Trick 'r Treat
Writer/Director: Michael Dougherty
Starring: Brian Cox, Dylan Baker, Anna Paquin, Agent Ballard from "Dollhouse"
First – a little background information. Dougherty, best known as the screenwriter for X-Men 2, directed Trick ‘r Treat three years ago, and the film has since undergone a hellacious distribution process. Originally scheduled for a 2007 release and continually pushed back by Warner Bros., the studio finally decided not to give the film a theatrical release and opted instead for a DVD/Blu-ray/On Demand release date of October 6th, 2009. I just finished a theatrical screening of Trick ‘r Treat in Los Angeles, and Dougherty was on hand for a question and answer session afterwards.

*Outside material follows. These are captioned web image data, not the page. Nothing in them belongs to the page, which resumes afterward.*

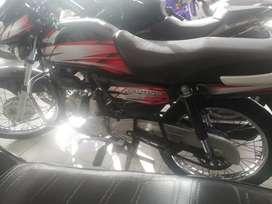 Moto en buen estado 2012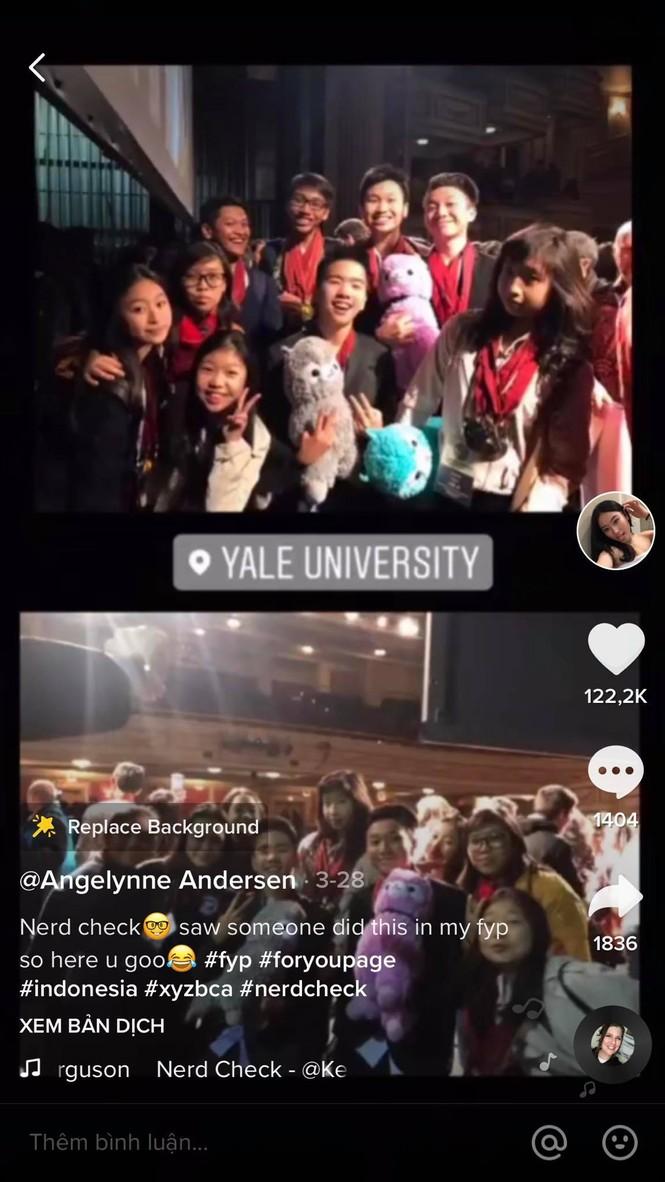 Gái xinh ĐH Yale khoe cả thùng huy chương, giấy khen và bài thi đạt 100 điểm - ảnh 7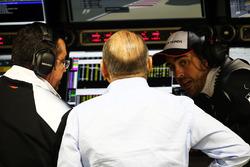 Eric Boullier, Director de carreras de McLaren, Ron Dennis, Presidente Ejecutivo de McLaren y Fernando Alonso, McLaren
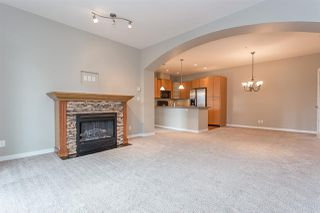 Photo 9: 306 33485 SOUTH FRASER Way in Abbotsford: Central Abbotsford Condo for sale : MLS®# R2235703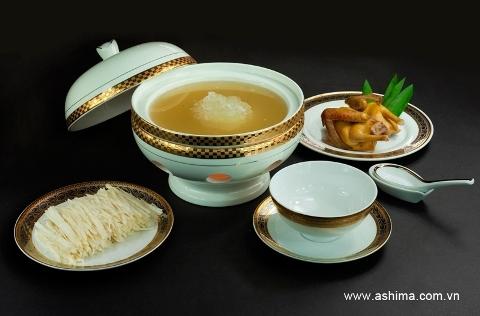 Món Súp yến với nấm nổi tiếng tại nhà hàng Ashima.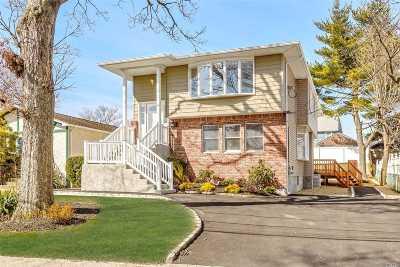 Farmingdale Single Family Home For Sale: 72 Maple St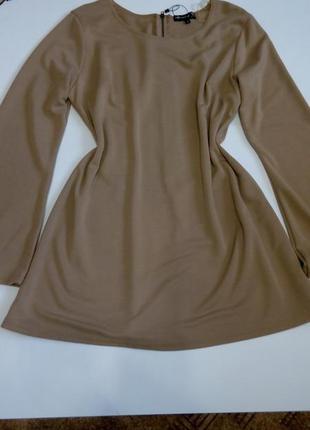 Платье 54 размер мини с рукавом туника бежевое новое распродаж...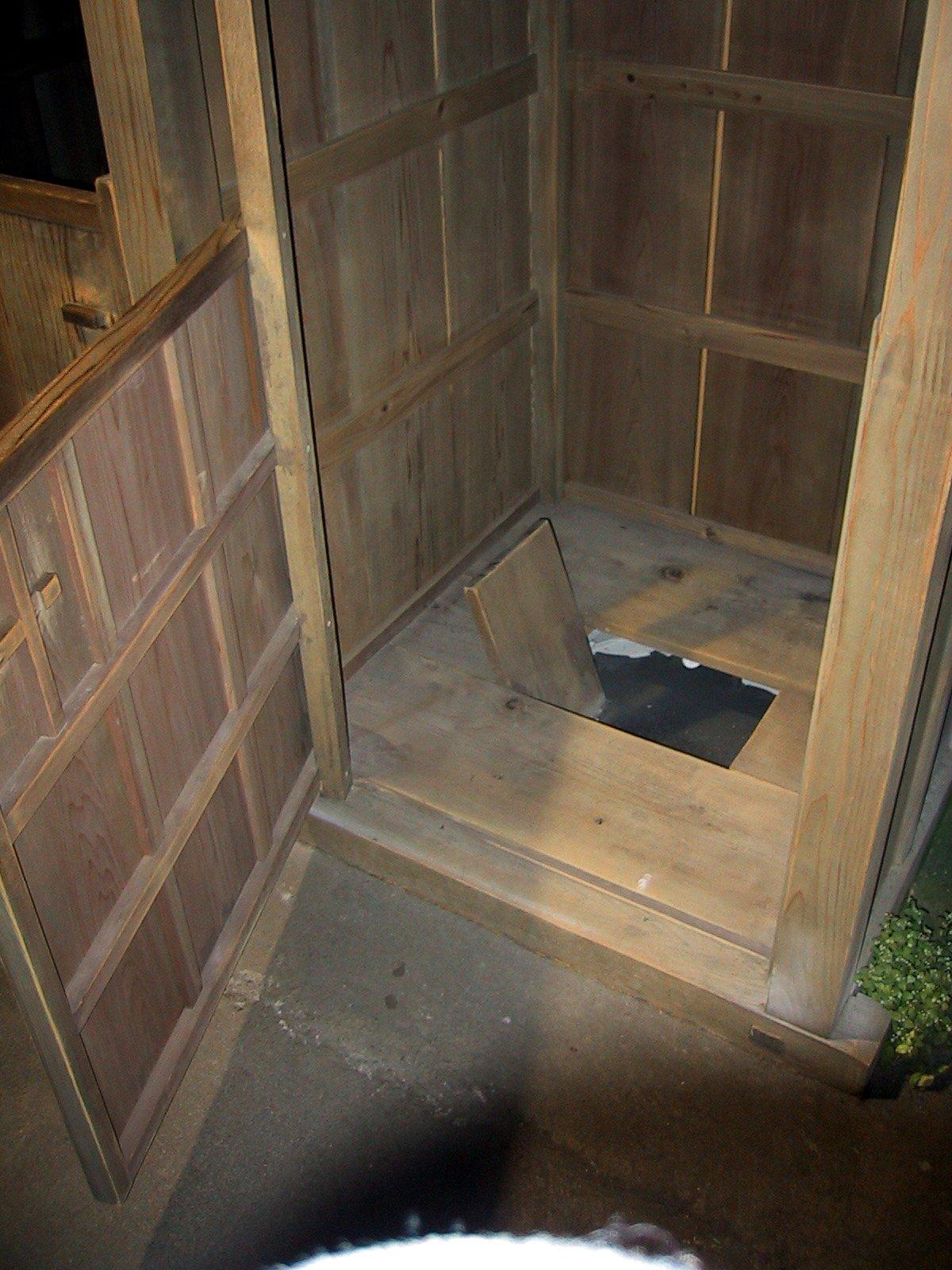 File Edo Period Japanese Toilet Replica Jpg Wikimedia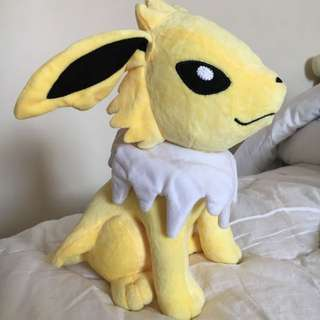 Jolteon Pokémon Plushie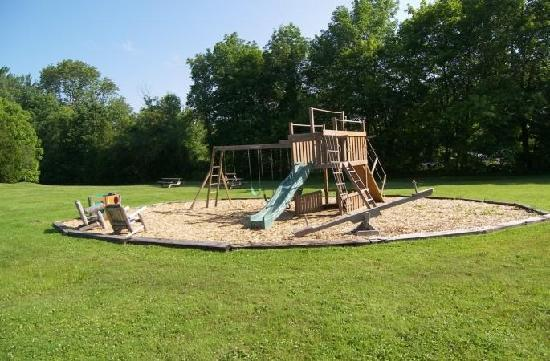 Cedar Crest Inn: Children's outdoor play are near the gardens
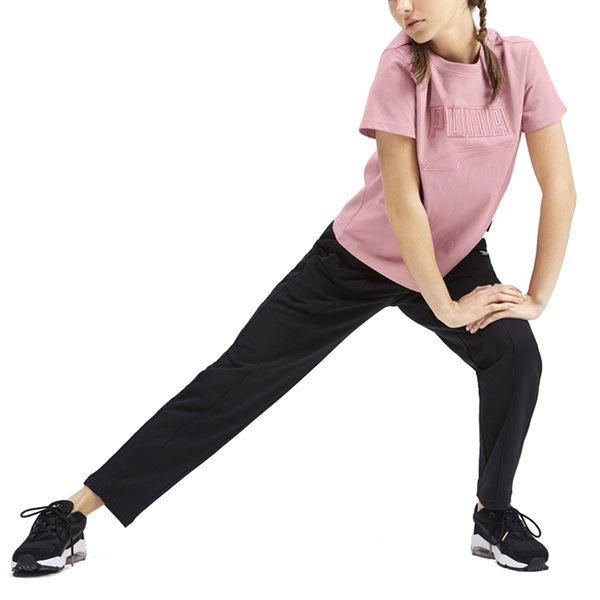 Puma Downtown 女 粉 短袖 運動 短版上衣 運動 休閒 刺繡Logo 瑜珈 圓領上衣 短袖 59569114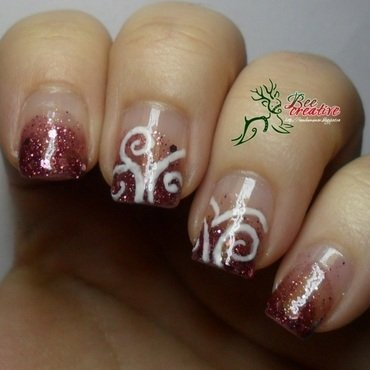 Glitter nail art by Isabella
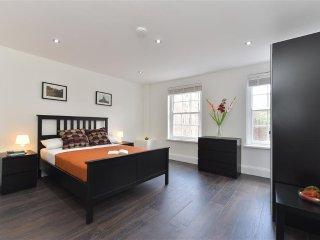 3 Bedroom Apartment  in London 83769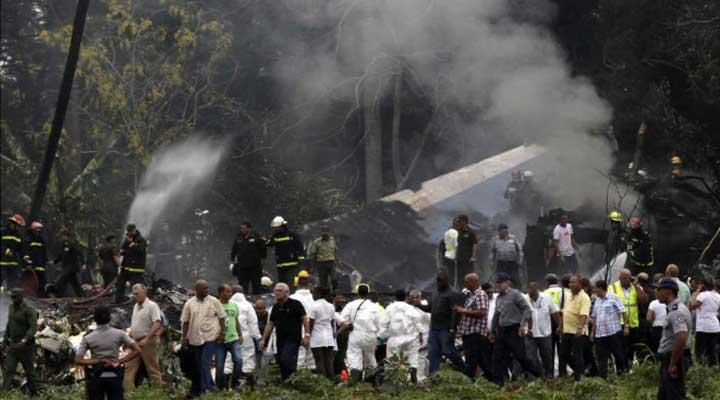 Al lugar del accidente se presentaron múltiple personal de rescate y medico.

Trick ‘r Treat might be the best Halloween film of all time. Before all of you John Carpenter fans come roaring into the comments section, let me explain. Carpenter’s iconic film, as Dougherty said in the Q&A tonight, “could have been set on Valentine’s Day.” The Halloween setting aided in the fear and horror elements ofHalloween, sure – but Trick ‘r Treat devotes the entire film to establishing the rules of Halloween and punishing those who break them. In a series of four connected stories, Dougherty and his team have crafted a Halloween tale for the ages, an instant classic that will become an October mainstay for years to come.
Can Trick ‘r Treat be called a legitimately great movie? I don’t think so. If we’re judging it on whether or not it achieved what it set out to accomplish, then it should receive unanimous 10/10 reviews. To look at the movie as anything more than a fun Halloween film isn’t quite as appealing. It almost feels like we’ve heard these stories before, which is a testament to relatable writing: praise-worthy on occasion, but ultimately detrimental in this case. The film’s tone and execution were near perfect; unfortunately the plot elements are kind of average if you look at each story individually. I’m not going to recap what happens or ruin it for those who haven’t seen it yet, but suffice it to say that this film pales in comparison to this year’s Drag Me To Hell in ramping up suspense and holding it until the breaking point.
Don’t get me wrong: I really dug this movie. I appreciate its tone, style, and the balls it took writer/director Mike Dougherty to make a movie like this and fight the system to get it released. I saw it in early October with a crowded room full of horror fans, and we all cheered at the right times and had a great time watching it. It was a great movie-going experience. I hope more films like this are made, and I recommend that every horror fan see this movie. I’m just trying to quell some of the ultra-hype that’s surrounding it so you don’t go in with incredibly high expectations and come out slightly disappointed.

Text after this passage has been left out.